What the exercise asks: Copy out, precisely as given, the lines from the line with "this 630×354 image." to the end of the entries that follow.

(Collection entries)

=== Section Start ===

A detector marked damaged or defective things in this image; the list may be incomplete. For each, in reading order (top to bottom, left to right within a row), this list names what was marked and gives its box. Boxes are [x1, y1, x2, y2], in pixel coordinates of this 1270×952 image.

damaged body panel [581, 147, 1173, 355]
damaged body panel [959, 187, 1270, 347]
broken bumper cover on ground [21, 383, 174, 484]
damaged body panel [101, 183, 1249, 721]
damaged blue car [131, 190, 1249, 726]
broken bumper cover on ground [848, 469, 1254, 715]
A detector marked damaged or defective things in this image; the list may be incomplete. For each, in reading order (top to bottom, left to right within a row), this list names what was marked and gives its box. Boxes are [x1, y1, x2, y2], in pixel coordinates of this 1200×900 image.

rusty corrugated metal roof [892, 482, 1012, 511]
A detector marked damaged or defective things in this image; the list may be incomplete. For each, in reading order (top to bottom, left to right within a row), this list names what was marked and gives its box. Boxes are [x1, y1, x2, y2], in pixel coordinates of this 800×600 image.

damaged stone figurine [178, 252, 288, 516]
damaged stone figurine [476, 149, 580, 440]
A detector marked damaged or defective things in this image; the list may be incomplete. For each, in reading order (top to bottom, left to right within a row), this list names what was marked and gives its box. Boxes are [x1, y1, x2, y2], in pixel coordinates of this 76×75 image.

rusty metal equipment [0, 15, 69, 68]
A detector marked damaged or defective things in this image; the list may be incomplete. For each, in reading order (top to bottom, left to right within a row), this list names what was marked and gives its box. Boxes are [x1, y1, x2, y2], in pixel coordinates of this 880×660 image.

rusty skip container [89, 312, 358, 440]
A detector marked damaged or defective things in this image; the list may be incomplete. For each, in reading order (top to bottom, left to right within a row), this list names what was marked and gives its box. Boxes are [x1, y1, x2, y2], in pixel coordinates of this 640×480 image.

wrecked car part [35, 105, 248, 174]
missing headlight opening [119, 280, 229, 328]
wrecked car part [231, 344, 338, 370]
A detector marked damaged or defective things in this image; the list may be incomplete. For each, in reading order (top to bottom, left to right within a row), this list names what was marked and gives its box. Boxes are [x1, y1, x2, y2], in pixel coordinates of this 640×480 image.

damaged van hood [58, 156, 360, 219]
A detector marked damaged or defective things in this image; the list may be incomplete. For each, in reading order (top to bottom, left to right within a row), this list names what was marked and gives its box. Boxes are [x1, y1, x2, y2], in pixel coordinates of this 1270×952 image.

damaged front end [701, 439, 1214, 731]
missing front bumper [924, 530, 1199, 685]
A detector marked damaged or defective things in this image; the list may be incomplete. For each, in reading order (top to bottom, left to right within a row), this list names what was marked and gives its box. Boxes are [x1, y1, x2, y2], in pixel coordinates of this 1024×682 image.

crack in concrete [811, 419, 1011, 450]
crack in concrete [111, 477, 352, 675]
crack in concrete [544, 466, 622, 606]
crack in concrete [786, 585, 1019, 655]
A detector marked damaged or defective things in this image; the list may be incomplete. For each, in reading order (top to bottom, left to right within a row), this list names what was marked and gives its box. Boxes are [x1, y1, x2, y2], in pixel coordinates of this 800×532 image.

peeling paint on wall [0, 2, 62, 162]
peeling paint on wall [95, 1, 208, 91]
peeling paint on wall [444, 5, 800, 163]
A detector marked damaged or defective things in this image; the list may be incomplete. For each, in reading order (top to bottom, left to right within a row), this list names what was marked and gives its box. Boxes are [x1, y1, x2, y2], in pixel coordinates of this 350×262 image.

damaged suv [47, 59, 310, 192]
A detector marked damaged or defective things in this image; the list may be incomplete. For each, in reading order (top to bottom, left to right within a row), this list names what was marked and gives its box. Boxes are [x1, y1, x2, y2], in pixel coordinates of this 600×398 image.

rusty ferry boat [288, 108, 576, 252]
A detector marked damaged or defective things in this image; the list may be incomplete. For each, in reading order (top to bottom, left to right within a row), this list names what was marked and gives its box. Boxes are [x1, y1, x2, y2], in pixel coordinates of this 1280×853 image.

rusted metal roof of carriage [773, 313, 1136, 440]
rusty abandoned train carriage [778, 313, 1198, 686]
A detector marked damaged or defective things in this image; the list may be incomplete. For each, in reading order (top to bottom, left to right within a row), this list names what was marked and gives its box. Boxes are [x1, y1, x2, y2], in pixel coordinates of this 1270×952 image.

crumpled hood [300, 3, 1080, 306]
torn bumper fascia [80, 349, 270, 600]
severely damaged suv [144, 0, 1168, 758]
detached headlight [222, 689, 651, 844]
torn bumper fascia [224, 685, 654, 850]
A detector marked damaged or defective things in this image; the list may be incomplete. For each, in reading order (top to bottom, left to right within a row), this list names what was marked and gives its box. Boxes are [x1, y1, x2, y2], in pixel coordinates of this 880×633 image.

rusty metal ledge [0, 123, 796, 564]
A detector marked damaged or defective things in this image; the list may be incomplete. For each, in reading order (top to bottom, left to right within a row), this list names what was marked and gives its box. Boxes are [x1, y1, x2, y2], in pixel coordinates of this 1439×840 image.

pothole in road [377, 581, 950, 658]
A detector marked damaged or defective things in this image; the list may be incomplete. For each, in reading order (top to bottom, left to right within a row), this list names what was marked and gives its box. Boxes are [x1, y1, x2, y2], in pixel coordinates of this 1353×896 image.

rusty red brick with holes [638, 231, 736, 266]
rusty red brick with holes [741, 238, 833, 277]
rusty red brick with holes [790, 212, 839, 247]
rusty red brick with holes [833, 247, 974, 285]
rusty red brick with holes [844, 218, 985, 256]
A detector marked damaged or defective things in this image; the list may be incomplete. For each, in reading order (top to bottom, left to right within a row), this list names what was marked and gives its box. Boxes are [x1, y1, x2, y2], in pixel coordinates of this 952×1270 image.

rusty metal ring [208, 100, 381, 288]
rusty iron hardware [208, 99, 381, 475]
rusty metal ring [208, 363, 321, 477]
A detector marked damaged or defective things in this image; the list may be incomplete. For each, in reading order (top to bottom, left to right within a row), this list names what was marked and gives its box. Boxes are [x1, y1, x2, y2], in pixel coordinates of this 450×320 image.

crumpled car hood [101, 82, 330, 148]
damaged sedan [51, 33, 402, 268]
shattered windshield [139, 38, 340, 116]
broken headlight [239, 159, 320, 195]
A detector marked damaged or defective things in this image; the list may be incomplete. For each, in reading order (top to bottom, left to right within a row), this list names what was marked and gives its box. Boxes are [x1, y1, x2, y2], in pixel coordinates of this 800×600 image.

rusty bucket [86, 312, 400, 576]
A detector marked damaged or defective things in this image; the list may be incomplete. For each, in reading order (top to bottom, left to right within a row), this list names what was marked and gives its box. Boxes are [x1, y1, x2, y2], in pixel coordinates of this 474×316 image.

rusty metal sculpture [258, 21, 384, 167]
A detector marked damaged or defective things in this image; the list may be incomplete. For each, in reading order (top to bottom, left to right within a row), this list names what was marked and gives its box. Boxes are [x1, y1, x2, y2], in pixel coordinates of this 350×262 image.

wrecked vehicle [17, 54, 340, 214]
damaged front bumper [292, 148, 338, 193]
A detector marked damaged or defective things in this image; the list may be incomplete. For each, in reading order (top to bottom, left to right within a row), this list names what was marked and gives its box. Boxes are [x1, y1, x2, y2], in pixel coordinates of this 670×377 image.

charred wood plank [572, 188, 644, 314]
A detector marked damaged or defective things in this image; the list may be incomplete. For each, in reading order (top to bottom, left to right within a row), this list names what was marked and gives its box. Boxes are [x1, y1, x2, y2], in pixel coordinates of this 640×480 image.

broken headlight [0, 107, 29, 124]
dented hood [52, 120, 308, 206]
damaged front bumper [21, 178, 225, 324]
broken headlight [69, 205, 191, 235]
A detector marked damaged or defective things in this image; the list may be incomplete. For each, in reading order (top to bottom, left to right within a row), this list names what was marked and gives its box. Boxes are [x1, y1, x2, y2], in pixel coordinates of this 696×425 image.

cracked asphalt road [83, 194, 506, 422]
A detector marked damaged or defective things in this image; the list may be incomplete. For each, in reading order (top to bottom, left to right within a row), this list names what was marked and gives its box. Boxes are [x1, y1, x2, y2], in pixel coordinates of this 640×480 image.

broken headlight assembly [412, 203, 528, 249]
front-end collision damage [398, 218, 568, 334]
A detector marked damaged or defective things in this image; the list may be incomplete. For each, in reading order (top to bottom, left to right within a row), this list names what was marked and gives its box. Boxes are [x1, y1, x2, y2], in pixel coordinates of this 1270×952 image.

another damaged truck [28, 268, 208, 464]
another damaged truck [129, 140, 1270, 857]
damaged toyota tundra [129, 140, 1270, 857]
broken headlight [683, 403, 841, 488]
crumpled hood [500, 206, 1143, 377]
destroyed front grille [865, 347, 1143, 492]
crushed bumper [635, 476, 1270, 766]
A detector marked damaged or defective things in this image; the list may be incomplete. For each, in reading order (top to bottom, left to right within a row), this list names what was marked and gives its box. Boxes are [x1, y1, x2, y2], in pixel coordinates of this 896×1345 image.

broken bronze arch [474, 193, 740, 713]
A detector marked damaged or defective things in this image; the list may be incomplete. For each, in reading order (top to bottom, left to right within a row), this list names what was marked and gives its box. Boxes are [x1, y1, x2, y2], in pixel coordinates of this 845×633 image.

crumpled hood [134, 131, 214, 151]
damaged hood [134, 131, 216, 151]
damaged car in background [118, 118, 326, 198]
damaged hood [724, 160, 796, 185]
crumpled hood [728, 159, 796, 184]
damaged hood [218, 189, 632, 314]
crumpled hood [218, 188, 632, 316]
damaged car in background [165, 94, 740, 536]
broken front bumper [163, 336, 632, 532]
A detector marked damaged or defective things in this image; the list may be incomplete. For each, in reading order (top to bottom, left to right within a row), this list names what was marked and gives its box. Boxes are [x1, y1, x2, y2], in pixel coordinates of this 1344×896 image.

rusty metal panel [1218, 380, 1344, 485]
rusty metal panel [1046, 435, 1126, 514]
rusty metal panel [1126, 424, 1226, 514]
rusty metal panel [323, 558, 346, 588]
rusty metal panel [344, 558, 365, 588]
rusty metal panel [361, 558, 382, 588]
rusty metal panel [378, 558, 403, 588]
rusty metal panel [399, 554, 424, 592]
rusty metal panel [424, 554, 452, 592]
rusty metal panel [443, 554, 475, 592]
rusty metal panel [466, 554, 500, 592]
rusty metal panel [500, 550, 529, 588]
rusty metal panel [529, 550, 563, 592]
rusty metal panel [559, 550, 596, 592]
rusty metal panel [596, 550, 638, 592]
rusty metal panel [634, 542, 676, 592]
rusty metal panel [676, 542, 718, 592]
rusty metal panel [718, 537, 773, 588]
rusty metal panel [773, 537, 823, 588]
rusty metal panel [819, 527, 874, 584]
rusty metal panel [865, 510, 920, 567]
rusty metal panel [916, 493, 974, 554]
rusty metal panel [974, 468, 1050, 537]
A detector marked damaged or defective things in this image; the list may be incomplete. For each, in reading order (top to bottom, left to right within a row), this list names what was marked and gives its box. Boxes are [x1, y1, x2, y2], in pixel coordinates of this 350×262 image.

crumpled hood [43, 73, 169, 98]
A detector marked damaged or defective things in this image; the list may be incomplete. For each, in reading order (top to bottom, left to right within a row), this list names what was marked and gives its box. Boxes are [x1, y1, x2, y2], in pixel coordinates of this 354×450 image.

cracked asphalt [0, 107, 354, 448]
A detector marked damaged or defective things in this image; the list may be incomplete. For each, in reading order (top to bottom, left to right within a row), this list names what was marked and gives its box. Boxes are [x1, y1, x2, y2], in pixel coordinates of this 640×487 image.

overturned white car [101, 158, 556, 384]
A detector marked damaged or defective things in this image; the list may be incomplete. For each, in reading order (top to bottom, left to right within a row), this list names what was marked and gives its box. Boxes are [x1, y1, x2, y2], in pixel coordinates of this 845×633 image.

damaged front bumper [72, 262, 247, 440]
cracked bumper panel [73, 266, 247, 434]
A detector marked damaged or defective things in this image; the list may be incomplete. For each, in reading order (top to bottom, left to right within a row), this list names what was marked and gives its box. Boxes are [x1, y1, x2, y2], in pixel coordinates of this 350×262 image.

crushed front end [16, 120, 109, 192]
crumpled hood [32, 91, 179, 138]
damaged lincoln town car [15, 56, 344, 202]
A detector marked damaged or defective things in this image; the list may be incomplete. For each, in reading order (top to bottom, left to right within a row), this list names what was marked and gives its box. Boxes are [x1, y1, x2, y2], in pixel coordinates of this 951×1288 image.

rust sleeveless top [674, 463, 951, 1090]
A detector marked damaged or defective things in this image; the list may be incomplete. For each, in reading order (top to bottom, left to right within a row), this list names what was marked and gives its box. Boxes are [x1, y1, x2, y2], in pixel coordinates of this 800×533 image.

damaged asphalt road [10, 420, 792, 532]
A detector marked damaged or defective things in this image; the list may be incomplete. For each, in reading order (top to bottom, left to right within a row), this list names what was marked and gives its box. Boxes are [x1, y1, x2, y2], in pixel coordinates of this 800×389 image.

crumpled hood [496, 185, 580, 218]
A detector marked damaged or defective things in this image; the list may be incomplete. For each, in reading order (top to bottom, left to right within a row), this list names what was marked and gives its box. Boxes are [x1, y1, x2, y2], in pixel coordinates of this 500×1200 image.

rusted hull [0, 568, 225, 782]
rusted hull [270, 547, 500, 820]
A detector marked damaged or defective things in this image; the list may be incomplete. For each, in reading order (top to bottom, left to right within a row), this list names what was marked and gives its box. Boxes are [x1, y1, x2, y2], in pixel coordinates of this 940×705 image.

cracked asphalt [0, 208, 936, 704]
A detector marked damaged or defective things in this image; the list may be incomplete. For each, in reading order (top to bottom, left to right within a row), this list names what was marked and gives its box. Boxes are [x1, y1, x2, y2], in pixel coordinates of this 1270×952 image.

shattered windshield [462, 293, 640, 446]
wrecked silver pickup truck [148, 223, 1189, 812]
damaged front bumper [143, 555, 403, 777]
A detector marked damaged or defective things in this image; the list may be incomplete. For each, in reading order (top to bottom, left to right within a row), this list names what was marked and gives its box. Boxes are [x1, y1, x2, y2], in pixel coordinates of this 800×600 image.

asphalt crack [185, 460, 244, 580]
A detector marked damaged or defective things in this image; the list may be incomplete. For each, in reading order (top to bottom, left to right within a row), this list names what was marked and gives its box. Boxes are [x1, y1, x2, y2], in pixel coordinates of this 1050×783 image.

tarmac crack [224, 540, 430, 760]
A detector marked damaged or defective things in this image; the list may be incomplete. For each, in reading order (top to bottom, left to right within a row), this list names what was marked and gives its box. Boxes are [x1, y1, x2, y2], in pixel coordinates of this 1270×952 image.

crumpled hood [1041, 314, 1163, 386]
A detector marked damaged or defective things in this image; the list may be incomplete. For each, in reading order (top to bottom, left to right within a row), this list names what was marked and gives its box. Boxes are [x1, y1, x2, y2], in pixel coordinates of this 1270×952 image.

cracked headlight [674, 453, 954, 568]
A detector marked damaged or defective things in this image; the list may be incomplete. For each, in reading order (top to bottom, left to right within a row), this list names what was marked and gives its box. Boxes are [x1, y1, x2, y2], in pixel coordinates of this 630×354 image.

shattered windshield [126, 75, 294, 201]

=== Section End ===

Output below:
A detector marked damaged or defective things in this image; the list may be incomplete. For each, in reading order (top to bottom, left to right within a row), this list names what was marked and gives its box. Boxes are [x1, y1, x2, y2], in pixel coordinates of this 630×354 image.

shattered windshield [126, 75, 294, 201]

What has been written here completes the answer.